Cassie is a dynamic walker, meaning that it walks much more like humans do than most of the carefully plodding bipedal robots we’re used to seeing, Joinfo.com reports with reference to Spectrum.
This makes it better at handling the kind of diverse and complex terrain that we walk over all the time without even thinking, a talent that’s going to be mandatory for robots that want to tackle the different environments and situations that they’ll need to master to be actually useful around people.
In addition to search-and-rescue and disaster relief, Agility Robotics has one particular environment and situation in mind: They want Cassie to be scampering up your steps to deliver packages to your front door.
See also: Bat Bot Is The First Flying Robot.
Cassie is just three months old in this video, which, if you consider the typical pace for teaching a bipedal robot that you designed from the ground up from scratch to walk without constantly falling over, is quite frankly astonishing. As you can see in the video, they’re not being shy with what they ask Cassie to do: It’s on dirt, it’s on grass, it’s balancing on a wobbly dock surrounded by an alarming amount of water, it’s even standing outside in the rain, which is an important feature for any robot that spends much time in Oregon.
And if Cassie looks a bit more like an ostrich than a human, it wasn’t because Agility Robotics was specifically trying for an ostrich-like robot: They don’t want to necessarily mimic the morphology of animals.
Agility Robotics intelligently designed Cassie to be agile, efficient, and robust, and this is the leg that they came up with.
Agility Robotics may be a new company, but it’s made up of the folks behind the ATRIAS robots at the University of Michigan, in Ann Arbor. Cassie is the next-generation robot that’s intended to take everything that was learned from the ATRIAS project and build it into a platform that’s both more capable and more practical.
In addition to increased efficiency, Cassie has all kinds of other practical improvements over ATRIAS. It has a 3-degrees-of-freedom hip like humans do, allowing the robot to move its legs forward and backward, side to side, and also rotate them at the same time. This makes Cassie steerable in a way that ATRIAS wasn’t. It also has powered ankles, which it uses to stand in place without having to constantly move its feet the way ATRIAS does, and it has enough battery power to run some beefy on-board computers, meaning that integrated perception is now an option.

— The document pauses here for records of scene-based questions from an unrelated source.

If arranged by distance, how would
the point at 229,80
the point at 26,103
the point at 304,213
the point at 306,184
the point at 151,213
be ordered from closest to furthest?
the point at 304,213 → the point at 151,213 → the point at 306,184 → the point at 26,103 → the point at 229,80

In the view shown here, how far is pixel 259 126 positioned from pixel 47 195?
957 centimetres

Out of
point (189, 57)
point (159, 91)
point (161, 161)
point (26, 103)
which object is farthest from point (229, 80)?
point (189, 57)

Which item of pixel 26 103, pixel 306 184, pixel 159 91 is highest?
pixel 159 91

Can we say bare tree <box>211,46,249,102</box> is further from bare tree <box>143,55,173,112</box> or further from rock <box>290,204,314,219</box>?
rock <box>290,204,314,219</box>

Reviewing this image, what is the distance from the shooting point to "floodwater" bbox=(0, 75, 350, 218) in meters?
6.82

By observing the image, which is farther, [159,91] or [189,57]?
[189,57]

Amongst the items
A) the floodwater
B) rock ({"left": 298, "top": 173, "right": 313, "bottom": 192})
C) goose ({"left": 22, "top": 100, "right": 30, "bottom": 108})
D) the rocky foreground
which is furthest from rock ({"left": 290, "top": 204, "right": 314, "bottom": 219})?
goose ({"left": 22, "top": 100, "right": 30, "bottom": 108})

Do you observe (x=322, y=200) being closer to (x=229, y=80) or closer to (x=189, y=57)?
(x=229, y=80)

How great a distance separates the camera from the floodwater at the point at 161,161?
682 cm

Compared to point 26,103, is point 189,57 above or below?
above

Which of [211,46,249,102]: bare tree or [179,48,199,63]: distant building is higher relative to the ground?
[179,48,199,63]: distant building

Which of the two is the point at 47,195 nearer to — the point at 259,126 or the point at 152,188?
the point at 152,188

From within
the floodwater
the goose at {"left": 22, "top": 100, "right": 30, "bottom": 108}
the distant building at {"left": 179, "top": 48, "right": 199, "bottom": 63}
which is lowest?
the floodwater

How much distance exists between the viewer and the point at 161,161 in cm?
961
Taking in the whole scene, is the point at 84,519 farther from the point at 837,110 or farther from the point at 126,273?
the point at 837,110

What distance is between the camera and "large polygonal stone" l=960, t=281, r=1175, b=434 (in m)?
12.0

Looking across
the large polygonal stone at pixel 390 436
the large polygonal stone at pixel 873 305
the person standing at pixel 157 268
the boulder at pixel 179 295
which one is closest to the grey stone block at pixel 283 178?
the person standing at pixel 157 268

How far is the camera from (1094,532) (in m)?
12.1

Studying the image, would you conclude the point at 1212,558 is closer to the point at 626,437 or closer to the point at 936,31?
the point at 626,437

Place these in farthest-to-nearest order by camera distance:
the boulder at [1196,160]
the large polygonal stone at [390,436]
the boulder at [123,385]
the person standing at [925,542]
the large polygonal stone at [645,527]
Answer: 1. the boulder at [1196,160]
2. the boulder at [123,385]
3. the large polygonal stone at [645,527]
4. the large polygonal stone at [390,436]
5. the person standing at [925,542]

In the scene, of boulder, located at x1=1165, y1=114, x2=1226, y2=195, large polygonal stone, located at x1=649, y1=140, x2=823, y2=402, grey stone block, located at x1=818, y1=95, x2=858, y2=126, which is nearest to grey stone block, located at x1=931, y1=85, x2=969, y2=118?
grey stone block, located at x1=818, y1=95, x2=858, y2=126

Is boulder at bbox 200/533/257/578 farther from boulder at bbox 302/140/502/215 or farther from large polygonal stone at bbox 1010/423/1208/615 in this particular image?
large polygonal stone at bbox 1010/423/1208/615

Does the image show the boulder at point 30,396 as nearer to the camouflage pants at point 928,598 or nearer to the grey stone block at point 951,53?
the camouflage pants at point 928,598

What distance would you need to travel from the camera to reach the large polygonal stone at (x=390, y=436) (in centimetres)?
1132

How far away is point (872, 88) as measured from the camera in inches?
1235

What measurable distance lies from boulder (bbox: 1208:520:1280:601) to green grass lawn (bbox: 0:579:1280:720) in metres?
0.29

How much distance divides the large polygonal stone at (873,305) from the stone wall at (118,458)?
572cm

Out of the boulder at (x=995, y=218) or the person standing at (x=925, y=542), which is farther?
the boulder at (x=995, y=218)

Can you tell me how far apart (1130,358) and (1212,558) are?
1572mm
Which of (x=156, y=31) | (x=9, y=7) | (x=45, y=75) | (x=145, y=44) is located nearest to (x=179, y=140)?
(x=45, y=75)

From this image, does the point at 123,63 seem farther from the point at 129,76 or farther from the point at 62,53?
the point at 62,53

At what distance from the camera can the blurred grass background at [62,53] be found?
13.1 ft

University of Michigan engineering professor Jessy Grizzle, who wrangles the ATRIAS robot named MARLO at the Dynamic Legged Locomotion Lab, is getting one of the first Cassie robots, and both he (and his students, who have the thankless job of making sure that MARLO doesn’t faceplant during their outdoor tests) are particularly excited about how durable Cassie is. “Cassie is tough,” Grizzle tells us. “It’s designed for the rough and tumble life of an experimental robot. In principle, we should not have to use a safety gantry of any kind. This will allow us to take the robot into wild places.”
Hurst says that Cassie will soon be able to get up by itself after a fall, and they’re also working on VR-style telepresence. In terms of cost, Agility Robotics wouldn’t disclose specific numbers, saying only that their goal is to end up with sub-$100k robots.
The company says the initial Cassie production run is already completely sold out, but if you want one to play with, more will be available later in the summer. As far as using Cassie to deliver packages, it’s a compelling idea, and we can see the benefits: In a world where so much of our spaces are designed around bipedal mobility, a bipedal robot could become the easiest and most reliable platform to do anything practical. Cassie has some work to do before it’s ready to be hauling groceries up stairs for you, but we’re very much looking forward to watching this robot taking more steps toward robust and dynamic legged locomotion.